Nigeria Sexual Offender and Service Provider Database

Agency overview
- Formed: November 2019
- Type: Law enforcement
- Jurisdiction: Federal Government of Nigeria
- Headquarters: Abuja, FCT
- Parent agency: National Agency for the Prohibition of Trafficking in Persons
- Website: Official website

= Nigeria Sexual Offenders and Service Provider Database =

The Nigeria Sexual Offender and Service Provider Database (NSOD) is a database that consists of the sexual offender register and the service provider register. It is a document of the National Agency for the Prohibition of Trafficking in Persons by the Federal Government of Nigeria, published in September 2019 to document cases of sexual violence and run background checks on sexual offenders in the 36 states of Nigeria.

The Database is under the supervision of the National Agency for the Prohibition of Trafficking in Persons (NAPTIP).

The Nigerian Police Force and the Nigeria Security and Civil Defence Corps work in collaboration with NAPTIP to maintain the databases

==Origin==
The database was established under the Violence Against Persons Probihibition Act (VAPP) 2015 signed by President Goodluck Ebele Jonathan by the Trafficking in Persons (Prohibition) Enforcement and Administration Act (2003). Before the establishment of the database in 2019, there were only 2 (two) known registers in respect to sexual offenses in Nigeria; the Sexual Offenders Registry in Lagos state and the Black book in Ekiti State.

==Objectives==

The register is made up of two databases; the sexual offenders register and the service provider register.
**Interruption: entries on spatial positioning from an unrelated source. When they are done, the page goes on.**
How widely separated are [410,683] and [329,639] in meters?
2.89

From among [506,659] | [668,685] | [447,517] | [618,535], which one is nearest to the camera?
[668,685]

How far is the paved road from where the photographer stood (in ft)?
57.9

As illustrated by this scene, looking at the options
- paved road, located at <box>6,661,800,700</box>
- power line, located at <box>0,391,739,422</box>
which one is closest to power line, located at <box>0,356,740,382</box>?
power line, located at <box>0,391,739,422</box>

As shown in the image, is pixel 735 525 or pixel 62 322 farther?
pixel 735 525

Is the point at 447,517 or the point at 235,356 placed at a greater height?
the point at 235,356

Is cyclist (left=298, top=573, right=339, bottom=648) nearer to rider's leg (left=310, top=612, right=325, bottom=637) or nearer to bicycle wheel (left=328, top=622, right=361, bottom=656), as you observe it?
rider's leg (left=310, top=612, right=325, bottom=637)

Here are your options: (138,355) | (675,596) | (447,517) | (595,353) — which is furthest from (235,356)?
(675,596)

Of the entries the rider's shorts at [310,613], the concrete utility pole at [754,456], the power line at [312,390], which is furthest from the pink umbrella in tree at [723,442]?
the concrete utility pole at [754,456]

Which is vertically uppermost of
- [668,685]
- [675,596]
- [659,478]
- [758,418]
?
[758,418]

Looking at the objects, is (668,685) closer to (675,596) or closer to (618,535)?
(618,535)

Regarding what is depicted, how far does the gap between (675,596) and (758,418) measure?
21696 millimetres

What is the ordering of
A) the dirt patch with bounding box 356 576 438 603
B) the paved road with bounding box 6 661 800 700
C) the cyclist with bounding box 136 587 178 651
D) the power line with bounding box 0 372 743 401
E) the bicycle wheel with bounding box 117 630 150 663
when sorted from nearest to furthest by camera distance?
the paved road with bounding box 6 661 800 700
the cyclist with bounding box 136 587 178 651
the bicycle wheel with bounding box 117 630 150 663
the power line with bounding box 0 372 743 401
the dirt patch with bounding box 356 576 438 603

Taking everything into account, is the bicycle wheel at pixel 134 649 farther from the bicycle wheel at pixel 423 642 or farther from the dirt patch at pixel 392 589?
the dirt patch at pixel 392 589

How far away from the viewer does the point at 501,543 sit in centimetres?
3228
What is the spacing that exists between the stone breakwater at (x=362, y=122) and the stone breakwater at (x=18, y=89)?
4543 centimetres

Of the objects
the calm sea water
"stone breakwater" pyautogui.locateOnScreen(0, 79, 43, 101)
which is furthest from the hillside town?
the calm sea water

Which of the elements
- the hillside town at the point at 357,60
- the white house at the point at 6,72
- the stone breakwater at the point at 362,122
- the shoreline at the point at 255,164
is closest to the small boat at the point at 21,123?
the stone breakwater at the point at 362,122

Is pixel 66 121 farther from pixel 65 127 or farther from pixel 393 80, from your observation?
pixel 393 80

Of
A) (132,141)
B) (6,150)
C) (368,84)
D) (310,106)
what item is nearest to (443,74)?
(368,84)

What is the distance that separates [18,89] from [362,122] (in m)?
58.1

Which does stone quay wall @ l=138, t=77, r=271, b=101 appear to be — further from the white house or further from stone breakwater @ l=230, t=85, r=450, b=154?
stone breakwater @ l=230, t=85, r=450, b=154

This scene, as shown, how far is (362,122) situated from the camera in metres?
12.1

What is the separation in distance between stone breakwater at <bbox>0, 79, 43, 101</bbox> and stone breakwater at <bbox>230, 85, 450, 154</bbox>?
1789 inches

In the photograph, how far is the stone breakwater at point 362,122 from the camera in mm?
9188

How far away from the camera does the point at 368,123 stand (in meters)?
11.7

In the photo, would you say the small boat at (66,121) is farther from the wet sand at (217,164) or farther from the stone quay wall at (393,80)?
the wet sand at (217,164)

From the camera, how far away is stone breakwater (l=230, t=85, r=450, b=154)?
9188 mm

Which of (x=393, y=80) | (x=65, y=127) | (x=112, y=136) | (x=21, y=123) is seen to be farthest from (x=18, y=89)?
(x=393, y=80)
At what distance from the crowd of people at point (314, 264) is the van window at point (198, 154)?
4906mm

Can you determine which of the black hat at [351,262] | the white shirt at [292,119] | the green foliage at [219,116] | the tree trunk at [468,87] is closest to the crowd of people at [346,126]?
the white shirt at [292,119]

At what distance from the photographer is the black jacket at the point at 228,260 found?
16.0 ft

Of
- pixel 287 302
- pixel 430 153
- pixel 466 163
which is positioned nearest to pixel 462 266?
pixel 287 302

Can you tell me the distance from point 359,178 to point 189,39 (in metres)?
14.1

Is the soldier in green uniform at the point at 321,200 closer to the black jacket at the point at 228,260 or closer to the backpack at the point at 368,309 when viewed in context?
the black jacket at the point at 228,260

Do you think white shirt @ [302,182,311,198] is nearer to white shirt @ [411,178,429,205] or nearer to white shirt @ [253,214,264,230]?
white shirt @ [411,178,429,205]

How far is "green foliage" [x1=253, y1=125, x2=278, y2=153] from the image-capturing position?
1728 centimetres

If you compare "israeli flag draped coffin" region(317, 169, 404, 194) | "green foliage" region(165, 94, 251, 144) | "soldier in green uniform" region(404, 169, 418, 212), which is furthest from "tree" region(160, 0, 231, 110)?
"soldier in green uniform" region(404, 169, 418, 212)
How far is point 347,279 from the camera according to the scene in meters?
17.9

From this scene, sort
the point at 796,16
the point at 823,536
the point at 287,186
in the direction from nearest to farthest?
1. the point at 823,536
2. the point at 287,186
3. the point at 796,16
The sexual offender register contains information on cases of sexual violation or abuse that have been reported, arraigned or convicted under the Violence Against person Prohibition Act (VAPP) 2015. The sexual offender and service provider database has information on the 36 states of Nigeria and can be accessed directly on the institution website while other peculiar cases can be accessed on request by the individual or agencies that needs the information.

The service provider register houses the contact details of individuals, agencies, associations, institutions, shelter homes, refugee camps, counseling houses and non-governmental bodies responsible for providing assistance to victims of sexual abuses and violence

The penalty for sexual offense as stated in the VAPP Act, 2015 consists of life imprisonment, heavy fines and also inclusion of an offender's name in a list of shame which can be accessed by anyone who needs to run background integrity test.

==Achievements==
Since its inception, the agency has recorded significant progress in the documentation of the sexual offenders in the National Sexual Offender and Service Provider Database.
In March 2022, the executive director, Women's Rights Advocates Research and Documentation Centre, Dr. Abiola Akiyode-Afolabi confirmed that about 602 cases of sexual offenses have been reported and verified with some of the offenders convicted already and new service providers have been documented.

In another development, Wale Fapohunda, the Ekiti State Attornery General and Commissioner of Justice confirmed that since the National Offender and Service Provider Database was activated, over 573 cases of sexual offenses have been documented by the databases.
In December 2021, the Director of NAPTIP, Dr Fatima Waziri-Azi confirmed in a report that over 573 cases have been updated on the database inclusive of convictions, pending cases and cases under investigation. In line with the database, the Chairman Lagos State House of Assembly on Women Affairs, Poverty Alleviation and Job Creation, Mojisolaoluwa Alli-Macaulay confirmed that Lagos state government is coming up with bills and acts that will ensure any sexual violence against women is well documented to ensure that culprits are named and shamed.